Learning to Swim

Emily
July 15, 2010

If you ask someone to think of when they think of summer, they most likely will think of swimming. The pool can involve friends, having a good time, and beating the heat. Summer and swimming go hand in hand. Right? Yes, for the most part. Most people will be in the water and therefore need to be taught how to swim and water safety. This can pose a problem when the little one needing to learn this important life skill and lesson doesn't want to have anything to do with it. Here are some tips to remember when taking a reluctant child to swim lessons.

First things first, stay positive and offer lots of encouragement. Try to imagine someone telling you they were going to teach you how to fly an airplane, or anything that makes you even the slightest bit fearful.

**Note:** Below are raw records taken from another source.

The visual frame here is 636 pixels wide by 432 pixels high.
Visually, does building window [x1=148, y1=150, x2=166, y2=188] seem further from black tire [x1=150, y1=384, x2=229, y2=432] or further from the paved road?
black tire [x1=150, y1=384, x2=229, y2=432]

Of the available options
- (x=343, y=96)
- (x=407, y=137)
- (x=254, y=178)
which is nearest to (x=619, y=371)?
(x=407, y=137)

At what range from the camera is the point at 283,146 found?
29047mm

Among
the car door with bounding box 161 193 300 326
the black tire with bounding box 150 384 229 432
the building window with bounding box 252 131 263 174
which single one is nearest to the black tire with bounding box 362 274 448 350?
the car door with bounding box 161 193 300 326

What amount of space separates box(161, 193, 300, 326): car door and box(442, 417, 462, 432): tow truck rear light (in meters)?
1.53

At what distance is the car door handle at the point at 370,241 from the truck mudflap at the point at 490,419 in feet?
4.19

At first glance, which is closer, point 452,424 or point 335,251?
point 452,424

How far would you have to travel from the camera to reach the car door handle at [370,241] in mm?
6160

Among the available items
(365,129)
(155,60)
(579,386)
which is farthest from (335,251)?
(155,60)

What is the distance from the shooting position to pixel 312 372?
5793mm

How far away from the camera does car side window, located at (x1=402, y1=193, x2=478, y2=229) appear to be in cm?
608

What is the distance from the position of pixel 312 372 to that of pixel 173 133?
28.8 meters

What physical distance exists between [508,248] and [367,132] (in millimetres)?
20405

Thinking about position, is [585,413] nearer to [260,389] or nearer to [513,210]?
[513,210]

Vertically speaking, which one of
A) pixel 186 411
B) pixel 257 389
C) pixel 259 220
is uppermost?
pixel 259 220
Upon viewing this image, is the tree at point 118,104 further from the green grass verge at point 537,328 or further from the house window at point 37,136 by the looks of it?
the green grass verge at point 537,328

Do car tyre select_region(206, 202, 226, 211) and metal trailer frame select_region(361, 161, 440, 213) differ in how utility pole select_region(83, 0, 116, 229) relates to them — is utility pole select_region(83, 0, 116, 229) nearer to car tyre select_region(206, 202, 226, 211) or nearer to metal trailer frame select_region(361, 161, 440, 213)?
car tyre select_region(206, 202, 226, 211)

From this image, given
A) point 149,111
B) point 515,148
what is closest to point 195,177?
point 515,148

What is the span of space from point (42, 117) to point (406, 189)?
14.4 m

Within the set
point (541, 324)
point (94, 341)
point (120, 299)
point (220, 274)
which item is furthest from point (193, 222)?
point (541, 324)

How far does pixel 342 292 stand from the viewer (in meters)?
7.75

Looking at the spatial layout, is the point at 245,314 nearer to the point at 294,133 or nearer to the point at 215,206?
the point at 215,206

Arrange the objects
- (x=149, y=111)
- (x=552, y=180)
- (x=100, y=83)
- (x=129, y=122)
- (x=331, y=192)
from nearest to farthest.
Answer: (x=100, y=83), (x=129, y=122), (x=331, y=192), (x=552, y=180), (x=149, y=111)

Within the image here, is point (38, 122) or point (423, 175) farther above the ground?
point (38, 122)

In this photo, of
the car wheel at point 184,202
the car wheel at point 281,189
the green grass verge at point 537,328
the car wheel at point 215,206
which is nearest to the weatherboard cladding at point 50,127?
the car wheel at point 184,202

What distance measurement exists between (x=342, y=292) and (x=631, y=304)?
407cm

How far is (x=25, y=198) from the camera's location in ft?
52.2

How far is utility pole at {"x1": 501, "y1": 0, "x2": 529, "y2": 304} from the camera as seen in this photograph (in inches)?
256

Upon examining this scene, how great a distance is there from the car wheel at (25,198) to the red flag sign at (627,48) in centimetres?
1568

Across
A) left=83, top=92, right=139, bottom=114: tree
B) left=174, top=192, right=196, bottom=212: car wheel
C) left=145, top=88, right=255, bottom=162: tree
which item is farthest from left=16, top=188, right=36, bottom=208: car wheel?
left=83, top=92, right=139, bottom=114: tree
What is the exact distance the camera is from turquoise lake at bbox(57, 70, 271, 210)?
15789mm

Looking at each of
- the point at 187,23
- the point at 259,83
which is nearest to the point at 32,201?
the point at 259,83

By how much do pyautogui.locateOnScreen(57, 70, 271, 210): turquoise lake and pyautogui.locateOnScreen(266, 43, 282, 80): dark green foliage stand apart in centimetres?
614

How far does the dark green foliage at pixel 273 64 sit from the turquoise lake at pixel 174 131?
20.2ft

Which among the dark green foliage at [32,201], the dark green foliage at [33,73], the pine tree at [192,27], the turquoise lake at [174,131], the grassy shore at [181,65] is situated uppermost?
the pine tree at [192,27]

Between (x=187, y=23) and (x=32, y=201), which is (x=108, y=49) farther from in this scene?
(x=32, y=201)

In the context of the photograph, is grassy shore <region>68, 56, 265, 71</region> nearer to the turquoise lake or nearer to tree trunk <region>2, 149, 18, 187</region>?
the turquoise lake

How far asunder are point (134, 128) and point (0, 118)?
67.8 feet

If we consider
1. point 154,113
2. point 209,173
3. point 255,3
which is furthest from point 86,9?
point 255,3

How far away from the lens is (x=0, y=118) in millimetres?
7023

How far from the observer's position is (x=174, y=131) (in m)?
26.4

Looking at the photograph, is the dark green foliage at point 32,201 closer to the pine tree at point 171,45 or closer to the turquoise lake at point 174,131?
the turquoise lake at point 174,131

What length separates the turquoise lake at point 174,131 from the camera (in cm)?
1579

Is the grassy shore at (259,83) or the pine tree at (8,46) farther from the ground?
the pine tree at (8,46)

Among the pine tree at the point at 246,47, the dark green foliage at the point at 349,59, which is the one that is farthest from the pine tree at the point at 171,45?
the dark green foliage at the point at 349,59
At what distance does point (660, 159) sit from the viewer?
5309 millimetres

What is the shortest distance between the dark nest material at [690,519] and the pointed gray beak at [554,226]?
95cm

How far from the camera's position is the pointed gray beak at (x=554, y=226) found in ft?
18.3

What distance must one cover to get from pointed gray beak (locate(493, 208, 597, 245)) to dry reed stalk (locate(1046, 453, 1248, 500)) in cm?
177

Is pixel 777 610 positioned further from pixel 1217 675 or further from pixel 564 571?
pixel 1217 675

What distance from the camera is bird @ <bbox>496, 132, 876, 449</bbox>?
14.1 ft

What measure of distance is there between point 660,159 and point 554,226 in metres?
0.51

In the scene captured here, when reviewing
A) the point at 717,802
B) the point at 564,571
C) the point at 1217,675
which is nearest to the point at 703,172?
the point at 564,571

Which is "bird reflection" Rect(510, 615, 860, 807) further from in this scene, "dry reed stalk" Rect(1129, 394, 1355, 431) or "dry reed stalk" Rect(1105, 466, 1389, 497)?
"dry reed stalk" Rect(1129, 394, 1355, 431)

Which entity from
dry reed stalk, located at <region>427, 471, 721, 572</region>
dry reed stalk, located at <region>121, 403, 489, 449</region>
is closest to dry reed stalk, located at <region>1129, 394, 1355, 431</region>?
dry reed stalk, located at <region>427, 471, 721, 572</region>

As an adult we would want to know exactly would happen during the lesson, or be able to ask a few "what ifs" to hear the reassuring answers. Your child will feel better prepared and comfortable knowing these same things as well.

Experts agree there are some warm ups or activities you can practice with your cautious child in the days and weeks before swim lessons start. If your child doesn't like putting his face in the water, start by asking him to blow bubbles in the clean water or splashing him lightly. The more he gets used to the feeling, he won't be as apprehensive when he is taking lessons. Another tip to consider is the temperature of the water.  Children will feel most comfortable in water with a minimum of 86 degrees but no more than 94 degrees. If the water is still bothering them, let them pick out their own pair of goggles and towel -- some of the non-water parts of getting ready for lessons.

If your child is still intimidated and unwilling to get into the water, it may be wise to start them off in a group setting. This will allow them to see their peers doing all the activities and lessons and witnessing they are enjoying and doing just fine after.  If after a few lessons they no longer need a friend's motivation to get in the water, this would be the time to start private lessons, if that is what was desired from the start. Choosing the right lesson for your child will also help his or her success in swim lessons. 

Finally, remember that learning to swim doesn't have a definitive time frame. It varies from child to child. But, swimming is like learning to ride a bike and eventually they will "get" it and have that life skill forever.